[[ Data supplied, beginning ]]

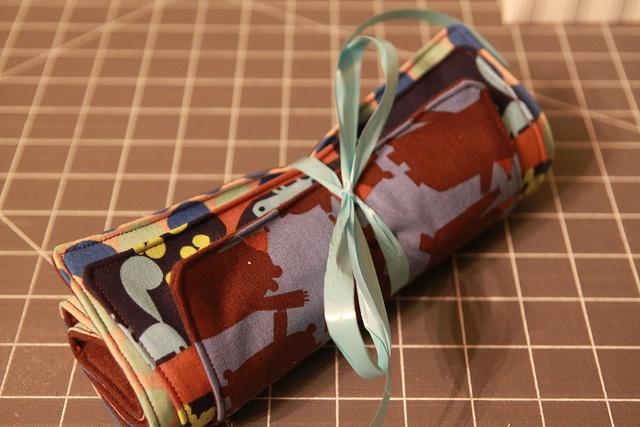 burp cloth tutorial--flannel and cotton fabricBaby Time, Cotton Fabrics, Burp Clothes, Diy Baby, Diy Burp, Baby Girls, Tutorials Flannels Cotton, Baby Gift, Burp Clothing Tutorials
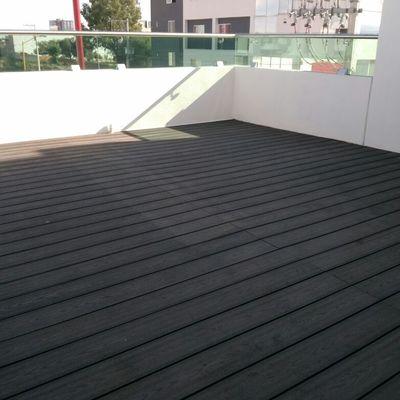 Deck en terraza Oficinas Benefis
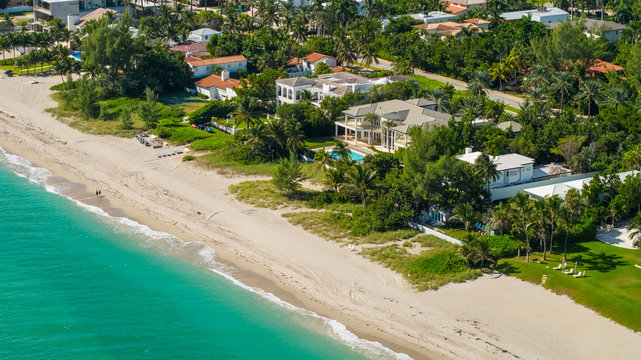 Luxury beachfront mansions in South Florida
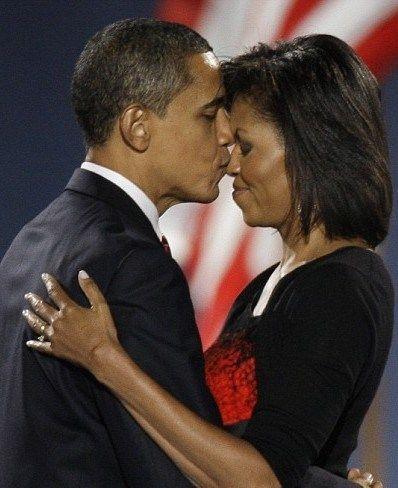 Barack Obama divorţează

[[ Data supplied, end ]]
[[ Data supplied, beginning ]]

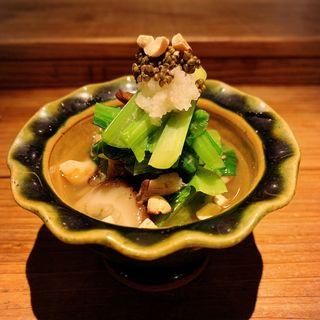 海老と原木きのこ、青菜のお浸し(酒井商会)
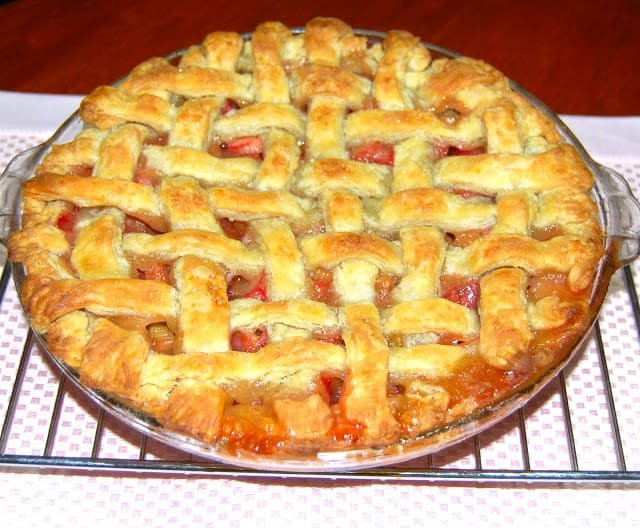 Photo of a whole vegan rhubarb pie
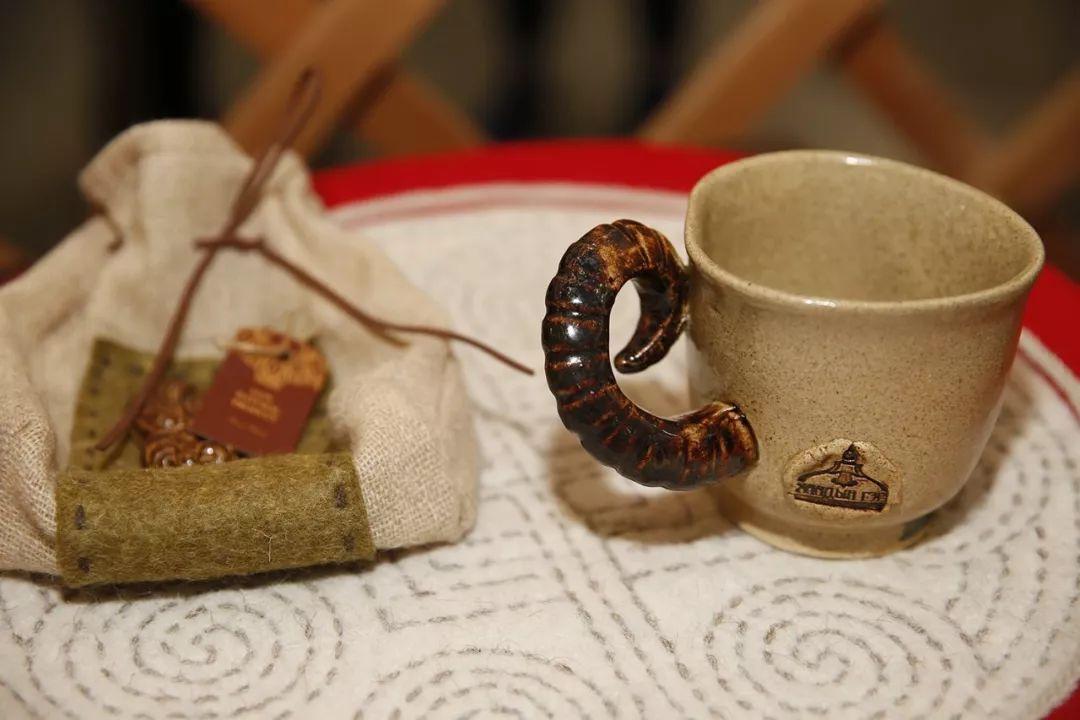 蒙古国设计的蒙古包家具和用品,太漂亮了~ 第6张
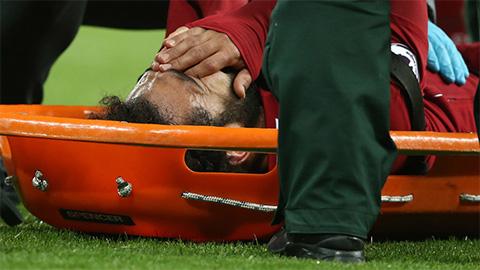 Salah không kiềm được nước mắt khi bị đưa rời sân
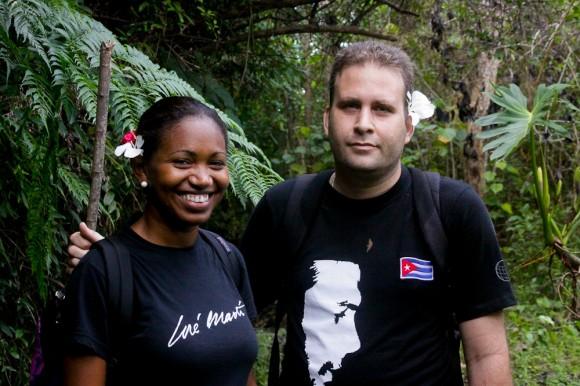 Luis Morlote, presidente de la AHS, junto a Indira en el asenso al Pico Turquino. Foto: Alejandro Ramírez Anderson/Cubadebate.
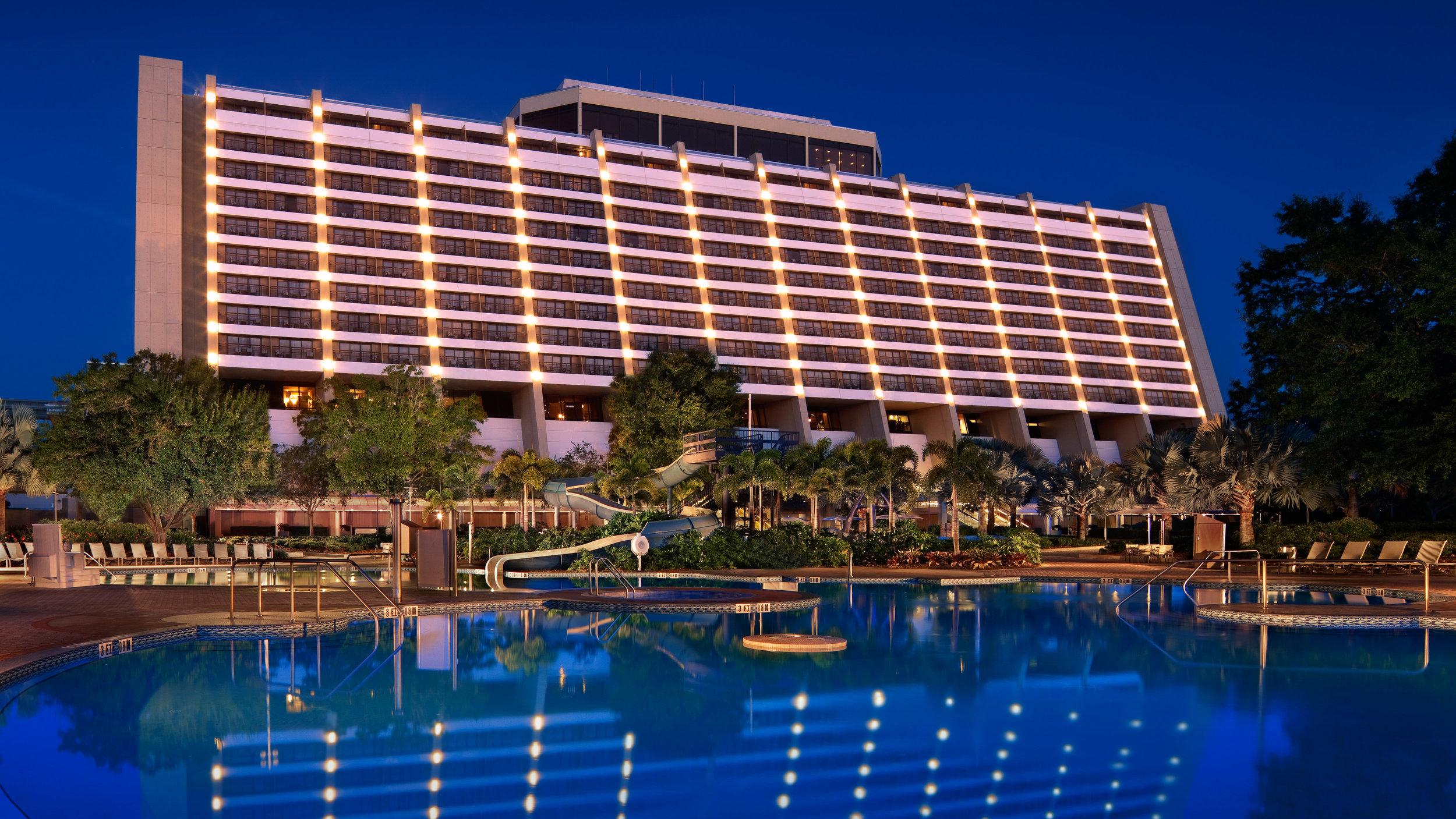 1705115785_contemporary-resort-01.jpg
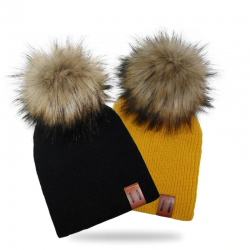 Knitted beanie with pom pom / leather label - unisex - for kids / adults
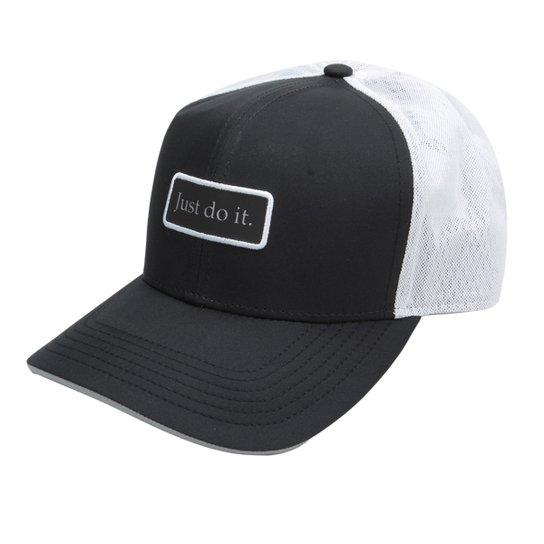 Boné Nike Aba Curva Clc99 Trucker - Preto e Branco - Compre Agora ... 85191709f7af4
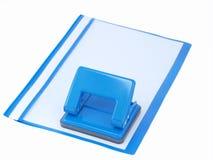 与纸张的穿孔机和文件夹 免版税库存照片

[[ Data supplied, end ]]
[[ Data supplied, beginning ]]

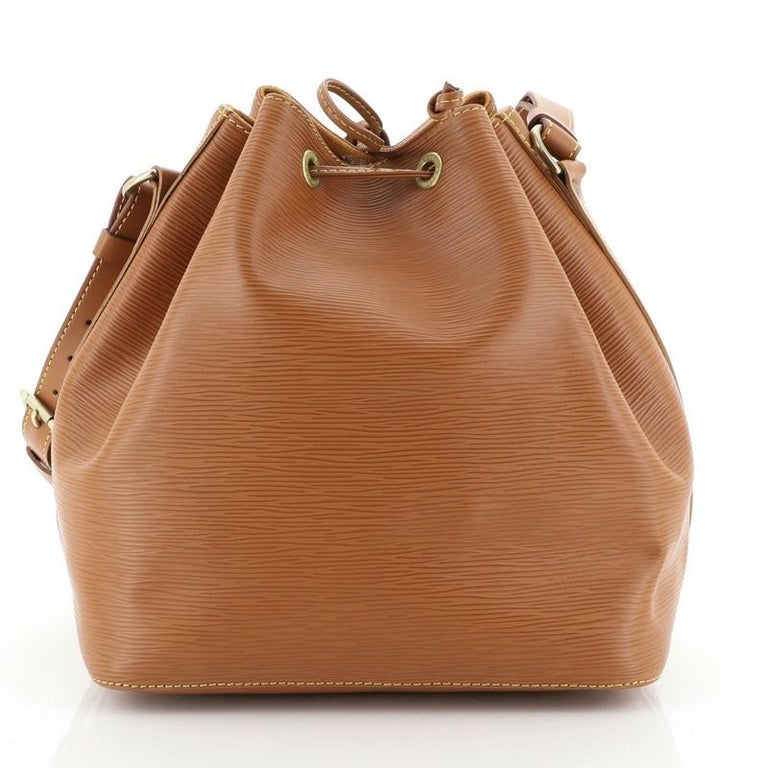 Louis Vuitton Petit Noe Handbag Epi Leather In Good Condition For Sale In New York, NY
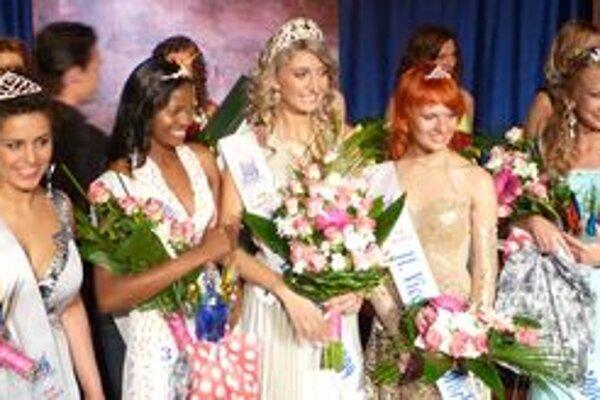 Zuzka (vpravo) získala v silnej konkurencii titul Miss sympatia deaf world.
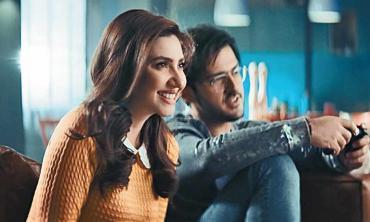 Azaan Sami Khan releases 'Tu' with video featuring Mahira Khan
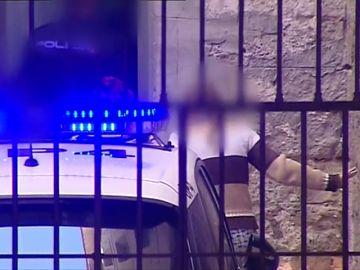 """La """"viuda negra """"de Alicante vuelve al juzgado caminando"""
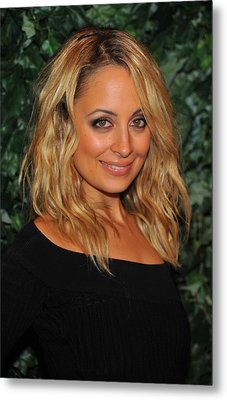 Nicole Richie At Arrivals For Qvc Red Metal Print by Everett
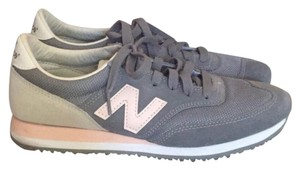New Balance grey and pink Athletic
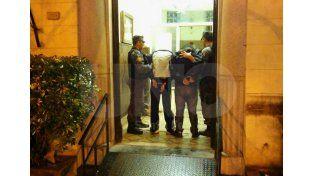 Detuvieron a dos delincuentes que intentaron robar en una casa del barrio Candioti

[[ Data supplied, end ]]

From the records above, output only the lines starting at the one containing "Nicole Richie At" and ending at the one containing "Detuvieron a dos", word for word. Pictures stay out.

Result for this exercise:
 Nicole Richie At Arrivals For Qvc Red Metal Print by Everett
New Balance grey and pink Athletic
 Detuvieron a dos delincuentes que intentaron robar en una casa del barrio Candioti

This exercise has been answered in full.